General Sir Anthony Stephen Jeremy Blacker KCB CBE (6 May 1939 – 17 March 2005) was a Master-General of the Ordnance.

Military career
Educated at Sherborne School, Corpus Christi College, Cambridge and the Royal Military Academy Sandhurst, Blacker was commissioned into the Royal Tank Regiment in 1959. He was deployed to Northern Ireland in 1974 at the height of the Troubles.

In 1979 he was appointed Commanding Officer of 1st Royal Tank Regiment and in 1981 he became Director of Studies at the Royal Military College of Science. In 1982 he was appointed Commander of 11th Armoured Brigade in Germany and then in 1985 he became Principal Staff Officer to the Chief of Defence Staff. In 1987 he returned to the Royal Military College of Science as Commandant and in 1989 he became Assistant Chief of Defence Staff. In 1991 he was appointed Master-General of the Ordnance; in this role he managed the introduction of the AS-90 self-propelled gun. He retired in 1995.

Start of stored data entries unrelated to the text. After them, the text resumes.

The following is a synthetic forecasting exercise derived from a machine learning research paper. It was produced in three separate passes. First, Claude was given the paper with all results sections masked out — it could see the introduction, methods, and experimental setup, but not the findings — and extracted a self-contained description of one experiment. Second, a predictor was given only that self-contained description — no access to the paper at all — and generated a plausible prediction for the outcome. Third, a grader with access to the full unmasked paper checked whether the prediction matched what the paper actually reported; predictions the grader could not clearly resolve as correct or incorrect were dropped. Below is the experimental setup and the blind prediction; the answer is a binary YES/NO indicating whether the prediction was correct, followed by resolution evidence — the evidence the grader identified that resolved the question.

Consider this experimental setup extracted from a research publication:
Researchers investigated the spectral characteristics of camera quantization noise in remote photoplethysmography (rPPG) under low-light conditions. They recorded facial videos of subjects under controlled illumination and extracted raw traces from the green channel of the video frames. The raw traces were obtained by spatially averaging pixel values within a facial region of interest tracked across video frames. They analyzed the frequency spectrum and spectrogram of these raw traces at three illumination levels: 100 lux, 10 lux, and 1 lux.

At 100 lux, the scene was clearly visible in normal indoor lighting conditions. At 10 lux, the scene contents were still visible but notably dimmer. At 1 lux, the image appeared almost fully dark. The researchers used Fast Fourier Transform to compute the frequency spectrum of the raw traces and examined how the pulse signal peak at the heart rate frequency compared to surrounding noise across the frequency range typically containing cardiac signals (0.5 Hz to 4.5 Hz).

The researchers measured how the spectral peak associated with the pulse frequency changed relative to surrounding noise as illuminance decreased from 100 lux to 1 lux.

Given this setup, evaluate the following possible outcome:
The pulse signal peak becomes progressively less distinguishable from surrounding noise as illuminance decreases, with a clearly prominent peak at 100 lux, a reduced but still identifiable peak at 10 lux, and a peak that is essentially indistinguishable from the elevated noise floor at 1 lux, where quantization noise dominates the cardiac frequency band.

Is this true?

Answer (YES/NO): YES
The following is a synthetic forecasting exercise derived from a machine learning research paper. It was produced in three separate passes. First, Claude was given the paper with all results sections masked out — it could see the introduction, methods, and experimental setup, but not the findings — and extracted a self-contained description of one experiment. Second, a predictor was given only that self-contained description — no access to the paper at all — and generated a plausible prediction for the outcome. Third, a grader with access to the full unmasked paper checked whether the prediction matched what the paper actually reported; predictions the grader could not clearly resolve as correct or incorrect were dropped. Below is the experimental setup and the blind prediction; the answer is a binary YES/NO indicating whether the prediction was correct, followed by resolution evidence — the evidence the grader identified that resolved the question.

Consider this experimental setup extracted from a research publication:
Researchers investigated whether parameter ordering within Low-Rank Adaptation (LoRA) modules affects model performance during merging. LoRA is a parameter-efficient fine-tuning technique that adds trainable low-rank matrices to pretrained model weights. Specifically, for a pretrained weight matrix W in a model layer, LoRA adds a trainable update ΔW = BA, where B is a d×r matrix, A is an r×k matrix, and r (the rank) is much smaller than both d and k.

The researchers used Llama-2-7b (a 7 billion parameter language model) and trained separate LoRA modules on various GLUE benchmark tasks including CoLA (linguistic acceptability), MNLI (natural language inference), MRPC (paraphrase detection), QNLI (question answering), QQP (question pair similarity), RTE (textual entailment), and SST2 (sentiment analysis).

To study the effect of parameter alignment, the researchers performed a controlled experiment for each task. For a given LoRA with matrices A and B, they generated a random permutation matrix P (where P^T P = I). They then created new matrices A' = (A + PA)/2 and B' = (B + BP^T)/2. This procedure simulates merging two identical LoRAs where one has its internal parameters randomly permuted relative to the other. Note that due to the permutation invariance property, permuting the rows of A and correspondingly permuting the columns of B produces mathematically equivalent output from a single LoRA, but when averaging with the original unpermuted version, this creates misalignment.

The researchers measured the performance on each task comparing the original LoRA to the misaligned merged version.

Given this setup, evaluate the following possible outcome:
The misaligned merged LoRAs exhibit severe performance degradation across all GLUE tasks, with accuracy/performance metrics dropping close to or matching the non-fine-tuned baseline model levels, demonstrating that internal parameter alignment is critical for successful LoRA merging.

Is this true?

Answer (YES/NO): NO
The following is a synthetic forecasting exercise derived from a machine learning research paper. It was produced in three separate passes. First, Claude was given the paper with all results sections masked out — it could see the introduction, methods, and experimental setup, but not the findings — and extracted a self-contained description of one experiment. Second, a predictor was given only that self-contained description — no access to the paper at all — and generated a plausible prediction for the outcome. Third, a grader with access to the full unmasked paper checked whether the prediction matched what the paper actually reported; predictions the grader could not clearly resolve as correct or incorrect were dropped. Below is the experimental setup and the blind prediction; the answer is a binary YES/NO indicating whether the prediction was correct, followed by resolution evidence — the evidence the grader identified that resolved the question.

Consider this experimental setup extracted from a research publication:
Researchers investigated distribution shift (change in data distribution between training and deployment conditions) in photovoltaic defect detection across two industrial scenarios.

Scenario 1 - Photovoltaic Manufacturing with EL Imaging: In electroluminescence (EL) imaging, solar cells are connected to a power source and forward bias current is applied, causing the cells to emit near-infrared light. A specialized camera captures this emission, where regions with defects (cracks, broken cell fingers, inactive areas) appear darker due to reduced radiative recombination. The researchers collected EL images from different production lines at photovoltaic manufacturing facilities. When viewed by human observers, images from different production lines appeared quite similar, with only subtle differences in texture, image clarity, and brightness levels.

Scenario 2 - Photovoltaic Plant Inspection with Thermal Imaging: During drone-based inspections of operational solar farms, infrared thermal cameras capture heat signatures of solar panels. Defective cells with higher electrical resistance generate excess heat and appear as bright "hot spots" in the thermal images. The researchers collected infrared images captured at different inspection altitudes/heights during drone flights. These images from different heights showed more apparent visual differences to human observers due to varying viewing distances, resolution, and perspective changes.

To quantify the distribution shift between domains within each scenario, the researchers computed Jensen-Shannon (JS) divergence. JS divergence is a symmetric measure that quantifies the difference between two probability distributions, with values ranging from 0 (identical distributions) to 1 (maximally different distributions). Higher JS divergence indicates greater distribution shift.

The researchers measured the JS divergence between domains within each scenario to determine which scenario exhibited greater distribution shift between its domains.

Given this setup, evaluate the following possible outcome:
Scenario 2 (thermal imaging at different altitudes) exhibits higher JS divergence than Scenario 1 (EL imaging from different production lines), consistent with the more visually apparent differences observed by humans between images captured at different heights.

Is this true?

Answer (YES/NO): NO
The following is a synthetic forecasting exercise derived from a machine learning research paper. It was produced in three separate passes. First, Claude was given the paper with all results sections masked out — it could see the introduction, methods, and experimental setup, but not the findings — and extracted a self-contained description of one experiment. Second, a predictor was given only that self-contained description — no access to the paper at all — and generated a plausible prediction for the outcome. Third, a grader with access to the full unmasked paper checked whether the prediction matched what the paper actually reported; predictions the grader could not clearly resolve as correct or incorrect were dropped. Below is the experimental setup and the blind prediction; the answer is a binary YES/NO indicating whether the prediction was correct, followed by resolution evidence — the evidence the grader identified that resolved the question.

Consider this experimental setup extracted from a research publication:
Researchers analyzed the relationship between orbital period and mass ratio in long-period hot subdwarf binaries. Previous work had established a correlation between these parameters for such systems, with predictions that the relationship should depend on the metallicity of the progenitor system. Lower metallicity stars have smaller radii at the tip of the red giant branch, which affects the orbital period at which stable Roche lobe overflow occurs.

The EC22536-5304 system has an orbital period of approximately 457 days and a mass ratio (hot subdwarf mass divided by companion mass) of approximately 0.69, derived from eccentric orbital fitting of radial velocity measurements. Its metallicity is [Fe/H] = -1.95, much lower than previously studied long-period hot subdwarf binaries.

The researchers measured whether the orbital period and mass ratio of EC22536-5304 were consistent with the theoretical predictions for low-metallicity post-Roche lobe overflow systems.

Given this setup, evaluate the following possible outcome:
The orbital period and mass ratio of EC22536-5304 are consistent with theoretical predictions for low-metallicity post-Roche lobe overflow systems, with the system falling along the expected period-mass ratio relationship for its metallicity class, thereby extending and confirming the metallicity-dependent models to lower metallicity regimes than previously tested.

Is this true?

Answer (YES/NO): YES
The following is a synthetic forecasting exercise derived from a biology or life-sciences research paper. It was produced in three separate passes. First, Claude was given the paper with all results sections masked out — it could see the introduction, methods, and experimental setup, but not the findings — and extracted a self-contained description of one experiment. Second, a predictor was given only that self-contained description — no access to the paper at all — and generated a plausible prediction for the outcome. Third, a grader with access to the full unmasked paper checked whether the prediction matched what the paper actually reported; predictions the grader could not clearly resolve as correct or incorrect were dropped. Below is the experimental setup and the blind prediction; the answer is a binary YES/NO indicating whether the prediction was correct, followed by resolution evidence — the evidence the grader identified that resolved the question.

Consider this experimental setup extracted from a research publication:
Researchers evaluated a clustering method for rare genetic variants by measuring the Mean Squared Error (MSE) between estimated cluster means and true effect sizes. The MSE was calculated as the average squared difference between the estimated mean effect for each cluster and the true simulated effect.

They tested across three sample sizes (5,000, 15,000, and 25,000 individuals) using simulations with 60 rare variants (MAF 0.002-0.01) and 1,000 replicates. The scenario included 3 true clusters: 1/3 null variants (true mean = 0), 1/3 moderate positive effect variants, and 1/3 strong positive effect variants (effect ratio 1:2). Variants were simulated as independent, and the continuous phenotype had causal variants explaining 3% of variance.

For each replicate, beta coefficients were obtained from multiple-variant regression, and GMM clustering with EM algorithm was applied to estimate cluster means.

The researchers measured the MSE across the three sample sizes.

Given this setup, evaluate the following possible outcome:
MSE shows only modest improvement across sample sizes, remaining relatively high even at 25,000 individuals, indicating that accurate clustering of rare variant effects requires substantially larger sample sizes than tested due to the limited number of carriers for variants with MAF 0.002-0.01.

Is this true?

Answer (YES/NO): NO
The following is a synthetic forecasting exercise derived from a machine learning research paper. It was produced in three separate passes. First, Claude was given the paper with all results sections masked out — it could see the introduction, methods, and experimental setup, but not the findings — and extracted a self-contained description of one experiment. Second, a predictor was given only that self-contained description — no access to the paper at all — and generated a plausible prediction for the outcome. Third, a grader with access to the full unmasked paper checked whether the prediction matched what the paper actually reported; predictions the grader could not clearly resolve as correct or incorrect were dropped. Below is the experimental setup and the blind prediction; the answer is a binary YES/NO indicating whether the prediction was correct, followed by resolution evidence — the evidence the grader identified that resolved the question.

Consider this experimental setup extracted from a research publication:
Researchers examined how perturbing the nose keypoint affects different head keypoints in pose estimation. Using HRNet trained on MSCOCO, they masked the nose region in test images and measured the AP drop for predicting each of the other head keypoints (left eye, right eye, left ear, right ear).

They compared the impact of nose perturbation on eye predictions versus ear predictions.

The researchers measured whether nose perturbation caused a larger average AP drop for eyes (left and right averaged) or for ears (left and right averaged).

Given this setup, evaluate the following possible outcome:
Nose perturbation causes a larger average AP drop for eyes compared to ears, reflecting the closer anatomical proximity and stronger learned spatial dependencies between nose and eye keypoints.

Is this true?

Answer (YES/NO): YES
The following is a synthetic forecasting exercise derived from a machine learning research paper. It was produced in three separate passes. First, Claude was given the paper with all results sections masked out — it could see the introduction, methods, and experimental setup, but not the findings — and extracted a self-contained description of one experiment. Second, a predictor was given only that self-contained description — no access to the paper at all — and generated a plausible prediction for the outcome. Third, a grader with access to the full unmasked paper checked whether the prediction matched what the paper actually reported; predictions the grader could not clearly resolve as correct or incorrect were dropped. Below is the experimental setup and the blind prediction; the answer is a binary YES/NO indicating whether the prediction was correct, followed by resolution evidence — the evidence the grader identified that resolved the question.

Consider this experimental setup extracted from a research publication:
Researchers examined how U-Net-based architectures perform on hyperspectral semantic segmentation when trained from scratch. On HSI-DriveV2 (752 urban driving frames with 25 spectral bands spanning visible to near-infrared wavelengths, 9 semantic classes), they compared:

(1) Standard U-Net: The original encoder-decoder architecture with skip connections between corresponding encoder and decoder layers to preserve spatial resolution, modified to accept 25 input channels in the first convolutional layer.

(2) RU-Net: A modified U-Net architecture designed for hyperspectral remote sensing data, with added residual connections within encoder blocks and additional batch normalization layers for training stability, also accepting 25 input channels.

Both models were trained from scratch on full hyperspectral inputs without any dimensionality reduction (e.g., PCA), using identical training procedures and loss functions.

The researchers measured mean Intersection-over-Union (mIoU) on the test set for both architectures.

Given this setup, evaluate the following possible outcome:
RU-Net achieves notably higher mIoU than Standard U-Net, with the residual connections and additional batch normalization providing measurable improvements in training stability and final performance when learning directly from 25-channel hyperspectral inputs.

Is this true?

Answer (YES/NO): NO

He was also Colonel Commandant of the Royal Electrical and Mechanical Engineers, of the Royal Tank Regiment and of the Royal Armoured Corps.

Family
In 1973 he married Julia Mary Trew and together they went on to have two daughters.

His aunt was the painter, Elva Blacker.

References

|-
 

1939 births
2005 deaths
Graduates of the Royal Military Academy Sandhurst
British Army generals
Knights Commander of the Order of the Bath
Commanders of the Order of the British Empire
Royal Tank Regiment officers
People educated at Sherborne School
Alumni of Corpus Christi College, Cambridge
British military personnel of The Troubles (Northern Ireland)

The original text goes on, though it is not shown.